=== DATA FOR THIS TASK ===

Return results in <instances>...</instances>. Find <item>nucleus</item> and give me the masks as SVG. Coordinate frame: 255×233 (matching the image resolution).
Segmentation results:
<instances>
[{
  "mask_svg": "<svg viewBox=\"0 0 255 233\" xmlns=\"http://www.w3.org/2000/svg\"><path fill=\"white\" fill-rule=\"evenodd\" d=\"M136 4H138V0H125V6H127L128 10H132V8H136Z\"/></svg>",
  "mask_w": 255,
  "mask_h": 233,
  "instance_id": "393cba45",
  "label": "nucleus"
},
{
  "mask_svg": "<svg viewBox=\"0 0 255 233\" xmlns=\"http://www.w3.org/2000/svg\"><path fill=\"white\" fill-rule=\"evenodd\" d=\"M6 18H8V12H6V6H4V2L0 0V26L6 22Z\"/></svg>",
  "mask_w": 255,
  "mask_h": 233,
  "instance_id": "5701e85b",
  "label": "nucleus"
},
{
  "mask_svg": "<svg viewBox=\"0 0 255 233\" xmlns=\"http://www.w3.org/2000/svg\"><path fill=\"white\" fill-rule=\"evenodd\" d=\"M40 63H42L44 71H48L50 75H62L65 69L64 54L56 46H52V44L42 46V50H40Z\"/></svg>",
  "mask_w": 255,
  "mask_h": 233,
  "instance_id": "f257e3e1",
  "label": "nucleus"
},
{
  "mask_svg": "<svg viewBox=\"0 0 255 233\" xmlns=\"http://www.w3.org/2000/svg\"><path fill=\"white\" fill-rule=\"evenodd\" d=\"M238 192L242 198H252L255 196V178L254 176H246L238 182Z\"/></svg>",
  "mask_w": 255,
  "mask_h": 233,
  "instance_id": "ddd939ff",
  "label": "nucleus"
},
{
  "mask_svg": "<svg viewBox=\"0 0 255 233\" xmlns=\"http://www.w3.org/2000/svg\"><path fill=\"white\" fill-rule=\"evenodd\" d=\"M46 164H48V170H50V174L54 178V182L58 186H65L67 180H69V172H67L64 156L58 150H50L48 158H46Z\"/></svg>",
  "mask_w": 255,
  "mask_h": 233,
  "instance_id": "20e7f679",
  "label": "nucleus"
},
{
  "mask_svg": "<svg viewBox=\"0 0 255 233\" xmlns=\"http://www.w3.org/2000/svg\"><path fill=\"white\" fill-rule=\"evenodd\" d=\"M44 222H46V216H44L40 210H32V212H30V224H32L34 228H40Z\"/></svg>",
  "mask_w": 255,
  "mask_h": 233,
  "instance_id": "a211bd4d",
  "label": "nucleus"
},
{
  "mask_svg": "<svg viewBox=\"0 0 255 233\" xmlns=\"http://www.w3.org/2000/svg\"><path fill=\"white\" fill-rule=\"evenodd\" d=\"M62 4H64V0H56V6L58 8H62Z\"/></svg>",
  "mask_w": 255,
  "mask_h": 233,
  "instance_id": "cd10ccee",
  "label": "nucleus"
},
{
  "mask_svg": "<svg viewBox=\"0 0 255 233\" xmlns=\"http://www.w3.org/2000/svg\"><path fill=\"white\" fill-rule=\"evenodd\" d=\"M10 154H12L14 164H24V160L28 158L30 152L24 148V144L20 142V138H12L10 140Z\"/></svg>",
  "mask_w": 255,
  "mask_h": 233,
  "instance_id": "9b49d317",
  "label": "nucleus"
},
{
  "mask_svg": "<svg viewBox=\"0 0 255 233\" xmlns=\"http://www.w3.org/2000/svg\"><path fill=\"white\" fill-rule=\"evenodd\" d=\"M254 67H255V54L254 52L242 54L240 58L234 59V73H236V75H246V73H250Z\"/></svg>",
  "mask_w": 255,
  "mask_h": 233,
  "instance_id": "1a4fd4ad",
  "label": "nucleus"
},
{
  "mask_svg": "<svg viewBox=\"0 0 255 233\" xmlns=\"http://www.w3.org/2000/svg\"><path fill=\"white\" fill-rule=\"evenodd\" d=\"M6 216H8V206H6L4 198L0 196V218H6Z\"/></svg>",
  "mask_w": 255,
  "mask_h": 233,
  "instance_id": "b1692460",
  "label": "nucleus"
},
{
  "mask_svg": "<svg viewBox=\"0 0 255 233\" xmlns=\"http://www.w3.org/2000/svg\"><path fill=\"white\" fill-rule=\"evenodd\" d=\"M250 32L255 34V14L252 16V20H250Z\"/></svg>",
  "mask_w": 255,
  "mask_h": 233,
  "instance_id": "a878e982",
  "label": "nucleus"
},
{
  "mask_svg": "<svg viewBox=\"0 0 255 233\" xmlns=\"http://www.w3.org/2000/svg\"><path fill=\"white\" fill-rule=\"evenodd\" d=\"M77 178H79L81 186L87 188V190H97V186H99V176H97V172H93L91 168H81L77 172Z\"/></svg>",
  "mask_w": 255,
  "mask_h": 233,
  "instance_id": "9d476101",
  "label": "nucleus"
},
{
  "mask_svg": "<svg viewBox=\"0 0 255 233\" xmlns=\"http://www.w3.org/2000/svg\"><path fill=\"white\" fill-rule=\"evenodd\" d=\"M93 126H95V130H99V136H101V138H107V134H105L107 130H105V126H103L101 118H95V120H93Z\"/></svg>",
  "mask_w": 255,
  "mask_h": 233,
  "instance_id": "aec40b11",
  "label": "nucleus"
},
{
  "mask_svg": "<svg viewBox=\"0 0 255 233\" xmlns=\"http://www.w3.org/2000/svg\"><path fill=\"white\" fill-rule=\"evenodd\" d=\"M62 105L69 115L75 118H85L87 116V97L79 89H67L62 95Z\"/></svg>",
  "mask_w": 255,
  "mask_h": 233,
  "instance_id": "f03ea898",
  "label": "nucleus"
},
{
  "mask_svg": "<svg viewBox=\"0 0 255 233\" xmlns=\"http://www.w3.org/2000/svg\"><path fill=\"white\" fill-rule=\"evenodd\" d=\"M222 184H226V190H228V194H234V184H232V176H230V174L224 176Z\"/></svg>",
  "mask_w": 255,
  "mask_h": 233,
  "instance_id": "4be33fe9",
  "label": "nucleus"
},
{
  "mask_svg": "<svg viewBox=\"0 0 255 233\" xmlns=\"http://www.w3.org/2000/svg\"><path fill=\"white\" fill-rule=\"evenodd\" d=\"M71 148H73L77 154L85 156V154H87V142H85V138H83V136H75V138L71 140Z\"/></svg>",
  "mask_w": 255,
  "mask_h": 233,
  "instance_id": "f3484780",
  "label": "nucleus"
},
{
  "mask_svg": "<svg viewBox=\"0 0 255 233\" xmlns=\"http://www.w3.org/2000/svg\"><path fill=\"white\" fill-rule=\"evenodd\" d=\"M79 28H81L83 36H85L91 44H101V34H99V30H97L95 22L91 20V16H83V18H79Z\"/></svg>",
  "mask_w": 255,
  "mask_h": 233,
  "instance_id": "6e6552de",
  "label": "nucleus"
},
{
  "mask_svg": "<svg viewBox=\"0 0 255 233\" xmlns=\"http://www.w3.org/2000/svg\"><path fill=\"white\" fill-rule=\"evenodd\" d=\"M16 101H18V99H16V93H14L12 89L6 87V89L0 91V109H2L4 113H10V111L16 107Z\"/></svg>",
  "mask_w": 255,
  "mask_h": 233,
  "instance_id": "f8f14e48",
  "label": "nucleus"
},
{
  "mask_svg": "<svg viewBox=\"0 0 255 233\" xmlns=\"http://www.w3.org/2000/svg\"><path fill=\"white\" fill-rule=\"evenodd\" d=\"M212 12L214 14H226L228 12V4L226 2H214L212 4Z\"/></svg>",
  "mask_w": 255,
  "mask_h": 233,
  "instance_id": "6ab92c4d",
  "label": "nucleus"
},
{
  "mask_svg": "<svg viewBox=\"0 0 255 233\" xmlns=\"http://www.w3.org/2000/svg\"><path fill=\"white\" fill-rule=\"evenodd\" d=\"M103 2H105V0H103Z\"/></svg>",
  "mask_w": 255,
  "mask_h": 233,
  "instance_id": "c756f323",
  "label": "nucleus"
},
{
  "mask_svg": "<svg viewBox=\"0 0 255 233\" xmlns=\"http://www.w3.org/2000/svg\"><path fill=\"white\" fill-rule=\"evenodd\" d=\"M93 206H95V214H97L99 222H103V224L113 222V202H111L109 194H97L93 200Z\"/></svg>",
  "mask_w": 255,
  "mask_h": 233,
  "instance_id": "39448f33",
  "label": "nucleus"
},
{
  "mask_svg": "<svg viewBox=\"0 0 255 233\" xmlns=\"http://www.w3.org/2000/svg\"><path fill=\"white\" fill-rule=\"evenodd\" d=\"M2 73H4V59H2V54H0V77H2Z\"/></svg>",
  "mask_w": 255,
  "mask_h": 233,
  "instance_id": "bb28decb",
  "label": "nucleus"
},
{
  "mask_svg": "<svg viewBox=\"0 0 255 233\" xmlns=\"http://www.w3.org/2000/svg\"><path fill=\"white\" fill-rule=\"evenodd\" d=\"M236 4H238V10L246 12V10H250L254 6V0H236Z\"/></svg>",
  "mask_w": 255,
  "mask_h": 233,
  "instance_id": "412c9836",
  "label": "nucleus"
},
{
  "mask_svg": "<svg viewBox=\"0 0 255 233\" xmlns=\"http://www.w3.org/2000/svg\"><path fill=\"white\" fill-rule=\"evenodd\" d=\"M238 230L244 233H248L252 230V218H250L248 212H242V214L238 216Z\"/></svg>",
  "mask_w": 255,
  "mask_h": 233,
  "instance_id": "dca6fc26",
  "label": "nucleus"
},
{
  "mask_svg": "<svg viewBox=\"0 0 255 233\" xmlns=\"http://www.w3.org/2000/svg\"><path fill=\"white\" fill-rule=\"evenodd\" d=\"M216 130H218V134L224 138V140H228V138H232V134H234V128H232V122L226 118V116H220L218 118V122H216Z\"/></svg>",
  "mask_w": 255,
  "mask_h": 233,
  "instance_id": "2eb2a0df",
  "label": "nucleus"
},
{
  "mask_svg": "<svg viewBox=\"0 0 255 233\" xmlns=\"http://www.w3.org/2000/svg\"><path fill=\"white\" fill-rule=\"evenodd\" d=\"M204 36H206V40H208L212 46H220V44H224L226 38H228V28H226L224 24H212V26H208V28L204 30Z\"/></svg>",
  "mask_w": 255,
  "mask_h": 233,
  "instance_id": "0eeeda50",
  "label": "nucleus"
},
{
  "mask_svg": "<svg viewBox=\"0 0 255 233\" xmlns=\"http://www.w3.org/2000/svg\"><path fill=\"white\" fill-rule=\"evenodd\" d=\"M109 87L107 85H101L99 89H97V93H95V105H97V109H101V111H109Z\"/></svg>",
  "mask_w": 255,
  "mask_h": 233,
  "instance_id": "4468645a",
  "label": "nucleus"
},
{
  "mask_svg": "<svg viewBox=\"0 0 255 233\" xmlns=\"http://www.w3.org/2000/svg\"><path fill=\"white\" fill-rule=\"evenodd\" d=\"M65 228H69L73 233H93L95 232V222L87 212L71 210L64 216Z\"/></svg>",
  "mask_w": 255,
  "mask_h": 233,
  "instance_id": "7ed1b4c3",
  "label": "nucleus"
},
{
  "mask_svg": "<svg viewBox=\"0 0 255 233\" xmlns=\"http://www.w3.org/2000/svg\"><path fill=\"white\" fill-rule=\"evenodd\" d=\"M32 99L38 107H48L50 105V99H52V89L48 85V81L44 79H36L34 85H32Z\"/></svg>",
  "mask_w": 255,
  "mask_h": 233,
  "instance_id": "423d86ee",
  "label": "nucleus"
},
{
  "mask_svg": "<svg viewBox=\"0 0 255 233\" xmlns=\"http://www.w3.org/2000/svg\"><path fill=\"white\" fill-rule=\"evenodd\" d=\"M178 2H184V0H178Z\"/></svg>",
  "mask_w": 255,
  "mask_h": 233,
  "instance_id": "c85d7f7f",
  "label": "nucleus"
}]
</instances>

===

▸ **WORK TO DO**
Reproduce the data line for line, starting at its first line and ending at the line that contains "192L242 198H252L255 196V178L254", with both of those lines included.

▸ **COMPLETE RESPONSE**
Return results in <instances>...</instances>. Find <item>nucleus</item> and give me the masks as SVG. Coordinate frame: 255×233 (matching the image resolution).
Segmentation results:
<instances>
[{
  "mask_svg": "<svg viewBox=\"0 0 255 233\" xmlns=\"http://www.w3.org/2000/svg\"><path fill=\"white\" fill-rule=\"evenodd\" d=\"M136 4H138V0H125V6H127L128 10H132V8H136Z\"/></svg>",
  "mask_w": 255,
  "mask_h": 233,
  "instance_id": "393cba45",
  "label": "nucleus"
},
{
  "mask_svg": "<svg viewBox=\"0 0 255 233\" xmlns=\"http://www.w3.org/2000/svg\"><path fill=\"white\" fill-rule=\"evenodd\" d=\"M6 18H8V12H6V6H4V2L0 0V26L6 22Z\"/></svg>",
  "mask_w": 255,
  "mask_h": 233,
  "instance_id": "5701e85b",
  "label": "nucleus"
},
{
  "mask_svg": "<svg viewBox=\"0 0 255 233\" xmlns=\"http://www.w3.org/2000/svg\"><path fill=\"white\" fill-rule=\"evenodd\" d=\"M40 63H42L44 71H48L50 75H62L65 69L64 54L56 46H52V44L42 46V50H40Z\"/></svg>",
  "mask_w": 255,
  "mask_h": 233,
  "instance_id": "f257e3e1",
  "label": "nucleus"
},
{
  "mask_svg": "<svg viewBox=\"0 0 255 233\" xmlns=\"http://www.w3.org/2000/svg\"><path fill=\"white\" fill-rule=\"evenodd\" d=\"M238 192L242 198H252L255 196V178L254 176H246L238 182Z\"/></svg>",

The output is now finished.